▶ [YOUR ASSIGNMENT]: All lines from the one that contains "10FT x 10FT" to the end of the data must be retyped exactly. Pictures are not retyped.

▶ [DATA]:

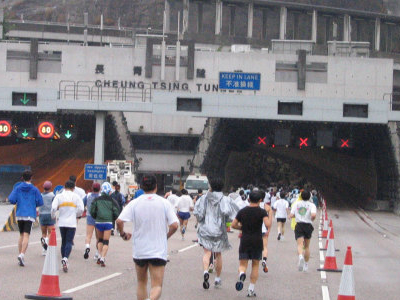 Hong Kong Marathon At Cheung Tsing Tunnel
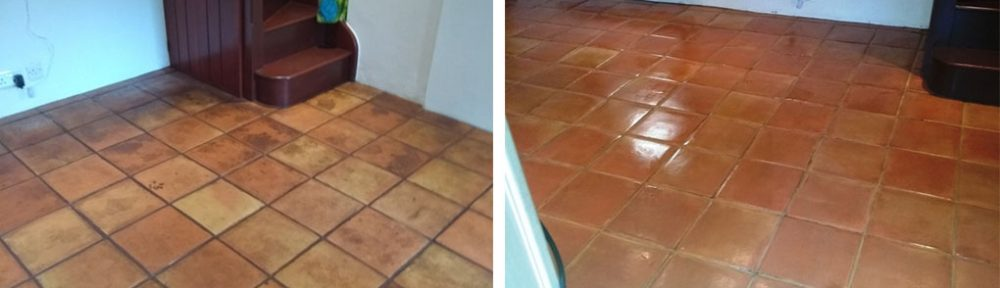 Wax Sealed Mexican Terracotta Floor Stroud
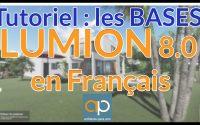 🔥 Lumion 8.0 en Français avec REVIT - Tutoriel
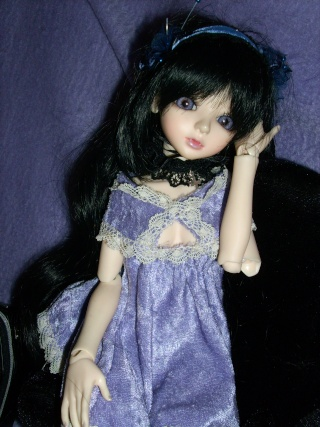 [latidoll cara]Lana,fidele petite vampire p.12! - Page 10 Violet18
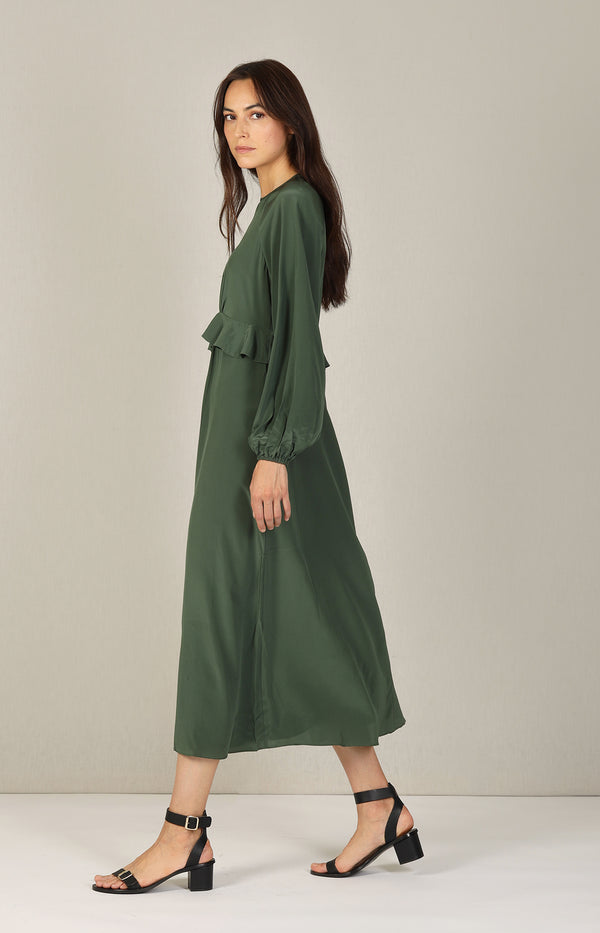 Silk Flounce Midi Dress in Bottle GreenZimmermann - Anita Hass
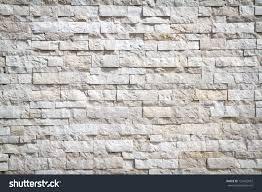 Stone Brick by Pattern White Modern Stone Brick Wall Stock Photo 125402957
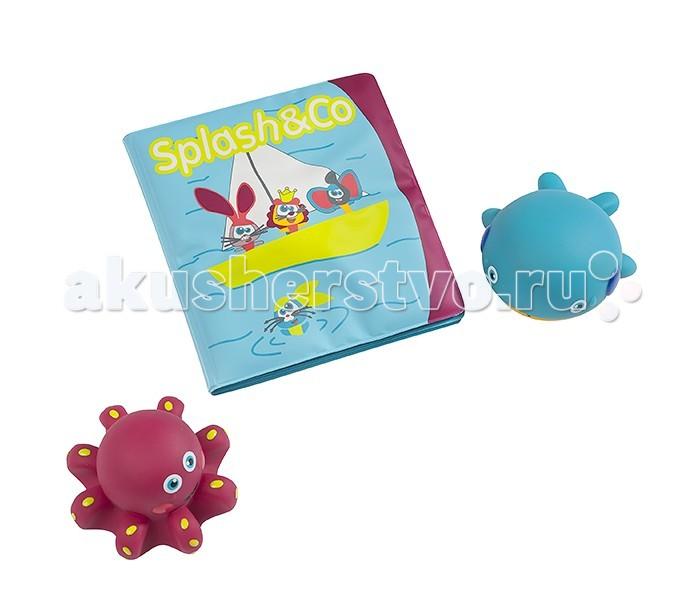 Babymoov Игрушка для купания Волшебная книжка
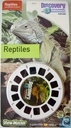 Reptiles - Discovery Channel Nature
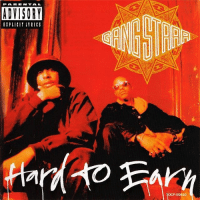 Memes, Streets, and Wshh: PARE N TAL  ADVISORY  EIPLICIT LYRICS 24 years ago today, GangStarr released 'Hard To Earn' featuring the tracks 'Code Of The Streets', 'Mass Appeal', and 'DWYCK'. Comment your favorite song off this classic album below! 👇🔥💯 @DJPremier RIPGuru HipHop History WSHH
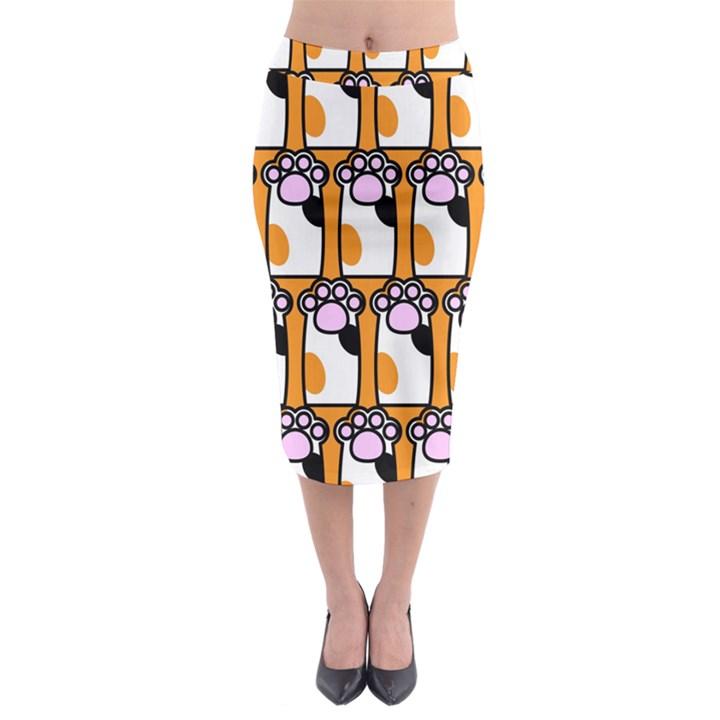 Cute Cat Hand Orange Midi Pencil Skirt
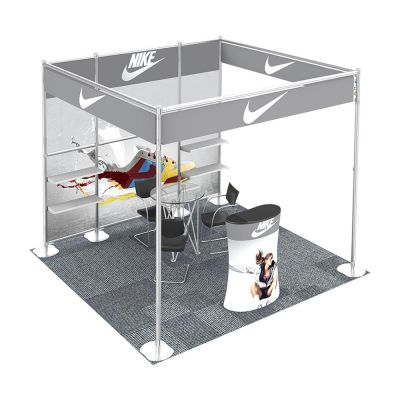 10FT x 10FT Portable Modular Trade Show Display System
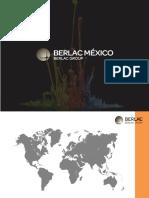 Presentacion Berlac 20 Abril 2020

▶ [EXPECTED ANSWER]:
 10FT x 10FT Portable Modular Trade Show Display System
 Presentacion Berlac 20 Abril 2020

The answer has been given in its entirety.